Background technology
Phase late 1980s, synergetics founder professor Haken propose and for synergy principle to apply to pattern knowledge
Other new ideas Synergetic Pattern Recognition, main research soil domestic at present are concentrated on Synergetic Algorithm for Pattern Recognition, including
The research of the research of Cooperative Study algorithm, S order parameter meaning and its effectively reconstruct, identification parameter optimization and uneven attention parameters
Research, and the application study of Synergetic Pattern Recognition etc..
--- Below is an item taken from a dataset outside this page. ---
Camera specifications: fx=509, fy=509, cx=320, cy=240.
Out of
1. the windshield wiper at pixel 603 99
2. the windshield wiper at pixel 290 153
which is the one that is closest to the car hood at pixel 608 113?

At present in existing face identification method, mainly there are eigenfaces and neural net method, belong to based on face
The recognition methods of global characteristics.Collaboration face identification method is the knowledge from facial image entirety, based on face global characteristics
Not, but, collaboration face identification method to different angles, refusing for low resolution face is sincere higher, now multiplex clustering algorithm,
The methods such as genetic algorithm, PCA feature extractions are improved, but effect is still unsatisfactory.
Content of the invention
It is an object of the invention to overcoming the deficiencies in the prior art, there is provided a kind of recognition of face based on synergetic neural network
Method, by deep learning construction coupling subnet, further to improve the effect of recognition of face.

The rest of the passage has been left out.